Study text:
*** Begin section ***

Overview of our English Department
Twelve dedicated and talented teachers make up our English department. They hail from a variety of backgrounds and interests, and will gladly tell you how rewarding and exciting it is to work with the students at Dame Alice Owen’s.
Moreover, students will freely tell any visitors to the school how much they enjoy their English lessons and respect their teachers. The teachers bring passion and energy to the subject, and the English office will often be a place of lively debate about literature and the arts.
Our department is lucky enough to have co-ordinators of Key Stage 3, Key Stages 4 and Key Stage 5, but the team works collaboratively to share ideas, contemporary material and dynamic teaching methods.
So what is English?
In English we strive to make English relevant, creative and challenging. We aim to foster students’ personal growth by equipping them with the ability to understand and use language to communicate effectively. Through exposure to our cultural heritage and providing the tools to analyse, evaluate and explore language and literature, we want to cultivate a love of learning and appreciation of the world around them.
Relevant: In English, learning is about real life and real experiences; it is about the media and the digital world; and it is about skills that people use every day. It allows pupils to explore and to debate things that matter directly to them. Pupils also have real purposes and real audiences for what they produce.
Creative: In English, pupils are continually being creative. They write, talk, act and perform. They put words together in unique ways, to express ideas and experiences. They respond to texts by writing and talking about them, analytically and imaginatively. They are always making something new and original, even when answering questions in an exam.

*** End section ***

Excerpted records:
*** Begin section ***

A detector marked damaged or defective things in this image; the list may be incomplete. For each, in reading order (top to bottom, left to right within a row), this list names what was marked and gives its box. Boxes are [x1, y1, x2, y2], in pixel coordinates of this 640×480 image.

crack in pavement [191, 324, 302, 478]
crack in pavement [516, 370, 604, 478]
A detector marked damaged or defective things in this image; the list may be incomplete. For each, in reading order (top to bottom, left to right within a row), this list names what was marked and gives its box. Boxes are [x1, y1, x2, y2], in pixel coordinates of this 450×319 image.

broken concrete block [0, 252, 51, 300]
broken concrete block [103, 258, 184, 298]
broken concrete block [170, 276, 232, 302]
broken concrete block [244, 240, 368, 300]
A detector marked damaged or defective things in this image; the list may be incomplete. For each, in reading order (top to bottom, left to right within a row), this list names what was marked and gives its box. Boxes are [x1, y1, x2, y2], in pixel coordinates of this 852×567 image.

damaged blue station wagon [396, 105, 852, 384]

*** End section ***
*** Begin section ***

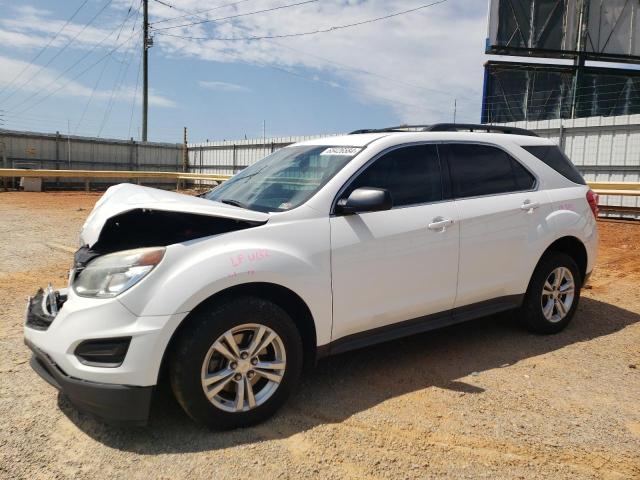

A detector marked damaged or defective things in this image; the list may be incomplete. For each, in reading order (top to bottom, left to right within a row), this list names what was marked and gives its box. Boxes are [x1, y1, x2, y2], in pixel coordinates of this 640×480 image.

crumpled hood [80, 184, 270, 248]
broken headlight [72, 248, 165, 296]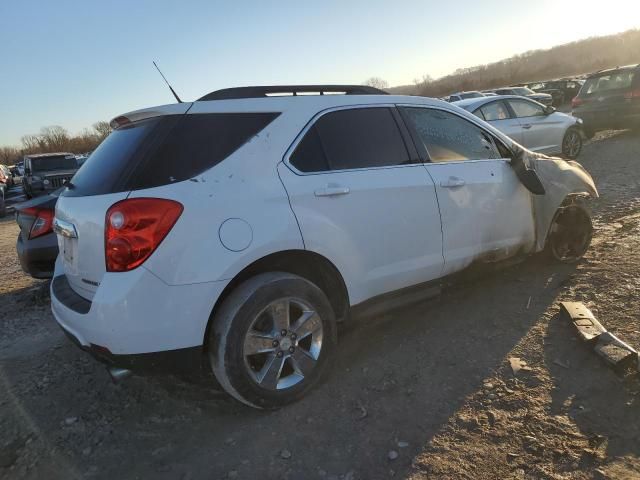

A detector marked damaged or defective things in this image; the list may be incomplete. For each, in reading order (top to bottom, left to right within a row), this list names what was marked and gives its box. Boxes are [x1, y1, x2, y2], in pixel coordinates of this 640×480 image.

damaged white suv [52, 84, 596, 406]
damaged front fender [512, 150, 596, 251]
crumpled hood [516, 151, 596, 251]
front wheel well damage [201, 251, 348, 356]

*** End section ***

Tasks to complete:
A) In the English department overview, which qualities does the department say it strives to make English?
B) According to the English department overview, how many teachers make up the department?
C) Write out the passage from the English department overview, starting with "In English we" and going on through "what they produce.".

Answers for the exercise:
A) Relevant, creative and challenging.

B) Twelve.

C)
In English we strive to make English relevant, creative and challenging. We aim to foster students’ personal growth by equipping them with the ability to understand and use language to communicate effectively. Through exposure to our cultural heritage and providing the tools to analyse, evaluate and explore language and literature, we want to cultivate a love of learning and appreciation of the world around them.
Relevant: In English, learning is about real life and real experiences; it is about the media and the digital world; and it is about skills that people use every day. It allows pupils to explore and to debate things that matter directly to them. Pupils also have real purposes and real audiences for what they produce.